After parking my car in a crumbling asphalt parking lot, I follow the signs guiding me up a slight hill to a 19th-century brick house. Visitors enter through a narrow set of white French doors that I’m guessing were originally installed to let you move between the garden and a sunroom with a fireplace and original hardwood floors. Today, instead of a garden, there’s a concrete apron with an accompanying trash can out front, and a sign on the door saying that no cameras, cell phones, audio recorders, or individuals with fevers of 100 degrees or more are allowed beyond this point.
Assistant Warden Thomas Sheldrake greets me. I sign in, my ID is checked, the guard takes my photo for an on-site visitor’s card, I go through a metal detector, and I’m on my way. It’s about a 75-yard walk to the main entrance of the prison. Walking up the steps feels like approaching any other domed Federal-style government building. One of the first-generation U.S. penitentiaries built in the early 1900s, Leavenworth looks like a former state capitol converted into a prison. Around it are two 20- to 30-foot-tall fences with more than 10 rolls of razor wire coiled along the bottom and top. Security keeps a constant eye on what’s going on around the perimeter through video cameras, from tinted windows in the watchtowers, and with patrols on foot, in golf carts, and in trucks.
At the top of the steps, Sheldrake opens a fairly ordinary door, and we enter a small waiting area; the radiator on the left rattles as we wait for a bulletproof glass door to slide open, and a metal-barred door on the inside to be unlatched by whoever’s watching us on camera. Inside, we’re greeted by a security guard sitting at a small desk on the right, and a dimly lit, security-glass-encased control room on the left, where my ID card is scanned before I can proceed through another metal detector. The area smells like a museum or a musty old mansion, and I can see down the hallway in the middle of the building, into the prison itself.
From there, Sheldrake escorts me through a set of flat-blue, three-quarter-inch-thick steel-bar doors that even he has to wait for someone else to open. As the first closes, there’s an awkward pause until the next opens. Each time one does, it’s with that incredibly loud, jail-door latch sound you hear in the movies. Petters later tells me that that’s the sound he wakes up to at 6 a.m. every day—the loud unlocking of his cell door, and those of the other approximately 1,800 inmates at Leavenworth.
The 58-person-occupancy visitors’ room looks like a kindergarten classroom without a chalkboard, educational tools, or kids’ stuff. There are small, camel-brown plastic chairs and tables maybe two feet long and 12 inches deep. Neutral-colored, 12-inch-square vinyl floor tile, off-white paneled walls, and white rectangular ceiling tiles illuminated by fluorescent-tube lighting make the room feel even more institutional.
In walks Tom Petters wearing an olive-green/khaki collared short-sleeve shirt with matching pants, and a pair of black and gray Nike tennis shoes. He looks tan, well-groomed, physically fit, and, overall, healthy. He’s calm, positive, exhibits a good sense of humor, and is passionate about his former business activities and goals. We start in on a long list of questions that I brought. And for the next five hours, I forget that we’re talking inside a medium-security prison.

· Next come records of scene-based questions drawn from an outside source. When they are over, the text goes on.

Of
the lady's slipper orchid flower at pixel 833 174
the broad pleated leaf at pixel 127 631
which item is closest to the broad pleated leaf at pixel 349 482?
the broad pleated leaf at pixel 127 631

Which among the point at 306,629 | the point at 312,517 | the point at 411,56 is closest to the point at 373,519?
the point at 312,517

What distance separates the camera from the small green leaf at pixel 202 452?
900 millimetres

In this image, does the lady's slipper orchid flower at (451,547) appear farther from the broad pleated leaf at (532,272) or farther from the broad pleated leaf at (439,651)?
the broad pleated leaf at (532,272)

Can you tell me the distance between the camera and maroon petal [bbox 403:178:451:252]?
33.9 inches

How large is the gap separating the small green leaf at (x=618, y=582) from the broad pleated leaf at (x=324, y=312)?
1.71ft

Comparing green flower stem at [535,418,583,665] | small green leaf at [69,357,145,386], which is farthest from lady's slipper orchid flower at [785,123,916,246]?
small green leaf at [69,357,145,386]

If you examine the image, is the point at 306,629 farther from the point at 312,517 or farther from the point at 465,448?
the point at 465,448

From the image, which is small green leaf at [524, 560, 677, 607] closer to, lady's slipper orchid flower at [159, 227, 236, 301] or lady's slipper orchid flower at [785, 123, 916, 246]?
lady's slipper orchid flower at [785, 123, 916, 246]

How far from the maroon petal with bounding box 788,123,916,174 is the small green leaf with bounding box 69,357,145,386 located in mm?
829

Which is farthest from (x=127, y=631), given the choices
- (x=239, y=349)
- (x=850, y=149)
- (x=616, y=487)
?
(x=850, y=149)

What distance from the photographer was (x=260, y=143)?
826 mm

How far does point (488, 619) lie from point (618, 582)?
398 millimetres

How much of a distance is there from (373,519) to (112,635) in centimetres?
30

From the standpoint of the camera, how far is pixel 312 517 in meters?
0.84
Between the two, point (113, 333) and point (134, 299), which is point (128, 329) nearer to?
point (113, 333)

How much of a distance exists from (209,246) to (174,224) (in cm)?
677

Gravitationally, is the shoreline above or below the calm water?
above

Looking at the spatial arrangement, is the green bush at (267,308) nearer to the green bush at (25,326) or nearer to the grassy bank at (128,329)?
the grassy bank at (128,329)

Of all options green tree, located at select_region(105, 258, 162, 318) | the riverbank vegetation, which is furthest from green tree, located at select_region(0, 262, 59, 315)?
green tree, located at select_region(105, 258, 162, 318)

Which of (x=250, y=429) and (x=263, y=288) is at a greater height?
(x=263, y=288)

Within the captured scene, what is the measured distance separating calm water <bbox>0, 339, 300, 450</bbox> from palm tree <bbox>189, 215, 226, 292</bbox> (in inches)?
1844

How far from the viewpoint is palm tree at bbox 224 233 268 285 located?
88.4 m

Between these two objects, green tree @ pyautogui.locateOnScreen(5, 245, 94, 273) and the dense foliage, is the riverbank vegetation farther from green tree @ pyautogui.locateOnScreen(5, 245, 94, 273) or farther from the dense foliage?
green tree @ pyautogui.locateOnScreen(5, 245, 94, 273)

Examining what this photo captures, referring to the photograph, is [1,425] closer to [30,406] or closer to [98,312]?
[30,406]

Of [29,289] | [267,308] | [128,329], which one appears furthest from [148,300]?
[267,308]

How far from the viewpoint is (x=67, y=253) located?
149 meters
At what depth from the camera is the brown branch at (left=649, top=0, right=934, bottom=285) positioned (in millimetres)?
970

As we wrap up the meeting and shake hands, I’m quickly reminded of exactly where we are, as I hear in the distant background: “Yeah. This is Sheldrake. I’m tossing Petters back into the trap now.” The “trap” is a small waiting area between security doors, each of which can be opened only by a person on the other side of it.
Petters walks toward the door, looks back with a wave and a polite smile, and then heads back to Cellblock C-1. And I’m left alone, with my thoughts.